Russia is experiencing a shortage of commercial drones amid increased demand from the military and China’s exit from the Russian market, the Kommersant business daily reported Thursday.
Prices have risen by an average of 30% since Russian troops invaded Ukraine in February, Kommersant reported, citing industry sources.
Prices for drones used in the oil and gas industry, as well as search and rescue operations, shot up by 200% after China’s DJI, which accounted for 90% of Russia’s consumer drone market, announced it was suspending business in Russia and Ukraine in late April.
“What used to cost around 1 million rubles [$17,500] now sells at more than 3 million rubles [$53,000],” Nikolai Ryashin, CEO of Russia’s drone nest maker Hive.
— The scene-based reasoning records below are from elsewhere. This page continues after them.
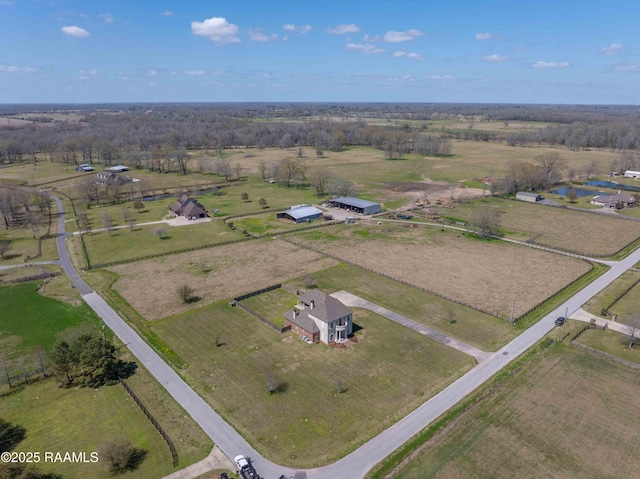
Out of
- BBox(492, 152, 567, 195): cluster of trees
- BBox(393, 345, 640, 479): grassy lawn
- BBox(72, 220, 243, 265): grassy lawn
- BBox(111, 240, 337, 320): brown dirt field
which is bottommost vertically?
BBox(393, 345, 640, 479): grassy lawn

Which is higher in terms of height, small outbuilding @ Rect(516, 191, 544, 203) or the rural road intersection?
small outbuilding @ Rect(516, 191, 544, 203)

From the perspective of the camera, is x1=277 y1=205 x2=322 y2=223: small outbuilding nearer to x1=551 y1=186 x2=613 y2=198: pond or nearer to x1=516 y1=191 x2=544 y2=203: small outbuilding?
x1=516 y1=191 x2=544 y2=203: small outbuilding

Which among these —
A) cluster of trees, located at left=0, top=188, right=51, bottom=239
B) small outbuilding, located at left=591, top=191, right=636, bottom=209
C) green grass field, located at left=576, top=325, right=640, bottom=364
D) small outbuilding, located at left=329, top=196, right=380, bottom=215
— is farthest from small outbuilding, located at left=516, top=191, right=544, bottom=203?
cluster of trees, located at left=0, top=188, right=51, bottom=239

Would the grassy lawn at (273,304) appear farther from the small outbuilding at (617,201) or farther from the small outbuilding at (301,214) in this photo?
the small outbuilding at (617,201)

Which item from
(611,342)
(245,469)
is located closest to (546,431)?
(611,342)

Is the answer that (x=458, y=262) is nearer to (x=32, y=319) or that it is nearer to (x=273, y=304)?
(x=273, y=304)

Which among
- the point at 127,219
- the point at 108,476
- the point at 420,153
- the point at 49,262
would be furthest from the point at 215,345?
the point at 420,153
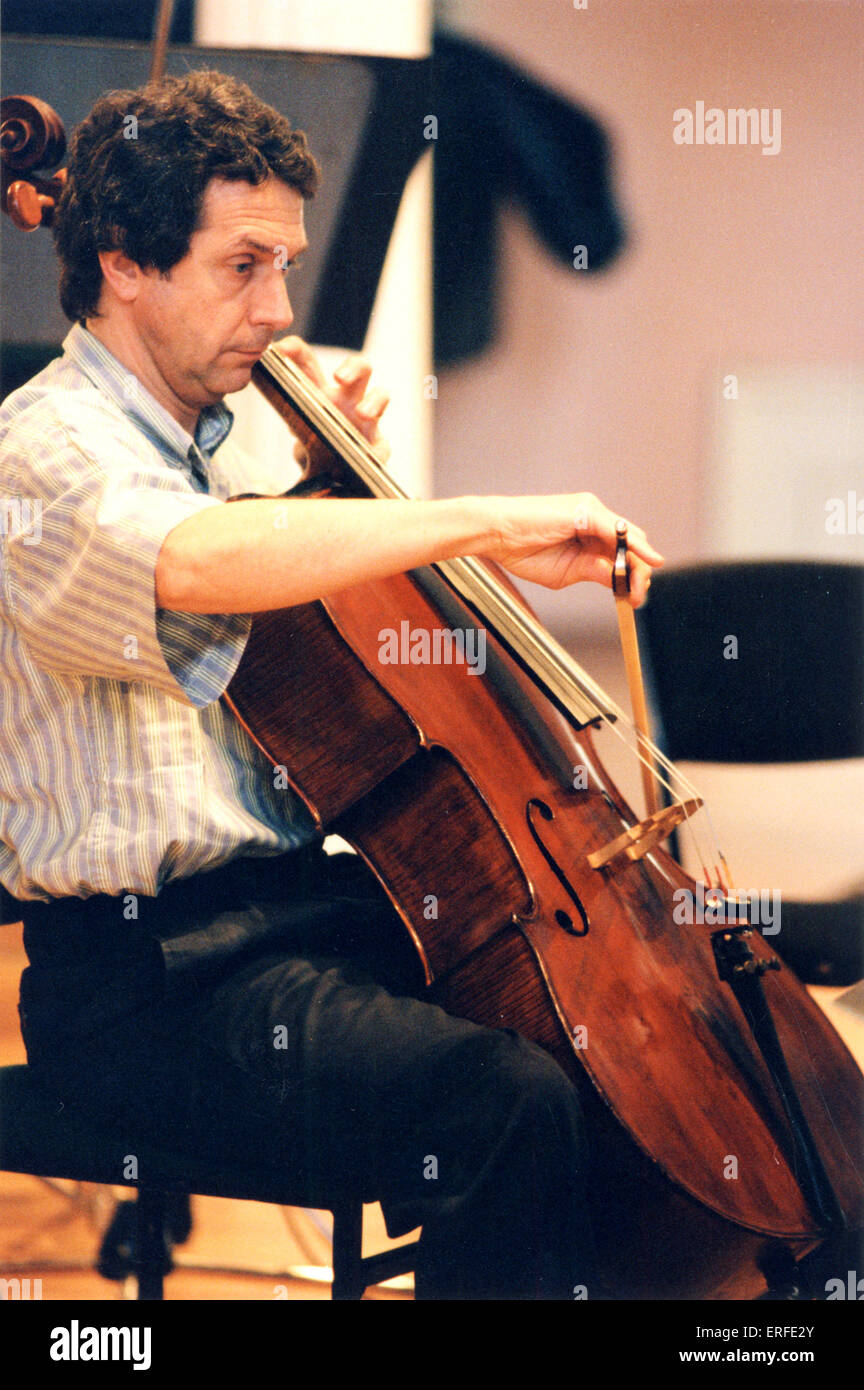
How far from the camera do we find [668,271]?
180cm

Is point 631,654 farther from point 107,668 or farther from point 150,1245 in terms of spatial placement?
point 150,1245

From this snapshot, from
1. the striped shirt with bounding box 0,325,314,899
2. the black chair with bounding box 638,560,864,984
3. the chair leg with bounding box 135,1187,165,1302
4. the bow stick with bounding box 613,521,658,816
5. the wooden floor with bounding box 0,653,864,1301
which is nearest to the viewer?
the striped shirt with bounding box 0,325,314,899

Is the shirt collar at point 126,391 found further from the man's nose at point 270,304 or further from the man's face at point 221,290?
the man's nose at point 270,304

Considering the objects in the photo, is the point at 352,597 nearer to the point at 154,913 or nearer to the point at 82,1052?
the point at 154,913

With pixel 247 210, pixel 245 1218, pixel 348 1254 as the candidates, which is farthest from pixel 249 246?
pixel 245 1218

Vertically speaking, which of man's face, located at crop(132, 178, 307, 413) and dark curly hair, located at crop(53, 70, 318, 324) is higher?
dark curly hair, located at crop(53, 70, 318, 324)

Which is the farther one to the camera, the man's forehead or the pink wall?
the pink wall

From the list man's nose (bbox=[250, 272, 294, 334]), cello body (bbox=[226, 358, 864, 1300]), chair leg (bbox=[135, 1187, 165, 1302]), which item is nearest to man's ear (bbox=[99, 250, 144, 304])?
man's nose (bbox=[250, 272, 294, 334])

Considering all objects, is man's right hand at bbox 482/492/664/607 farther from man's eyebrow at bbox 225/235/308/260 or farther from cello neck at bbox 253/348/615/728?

He also predicted that many of the drones could begin to suffer from power issues later in 2022 due to supply chain issues for high-capacity batteries.
Many commercial drones are sent to aid Russian troops in eastern Ukraine, said Ruslan Pukhov, head of the Moscow-based Center for Analysis of Strategies and Technologies. Ukraine is also estimated to be using 6,000 commercial drones on the battlefield, repurposed for military needs.
“They’re way more affordable than those produced by the military-industrial complex and can be purchased en masse,” Pukhov told Kommersant.
“Though they’re out of stock in the capital, people are buying up the equipment in other regions.”
Russian industry sources told Kommersant that the currently available commercial drones are only suitable for surveillance due to their limited payload, battery and flight range.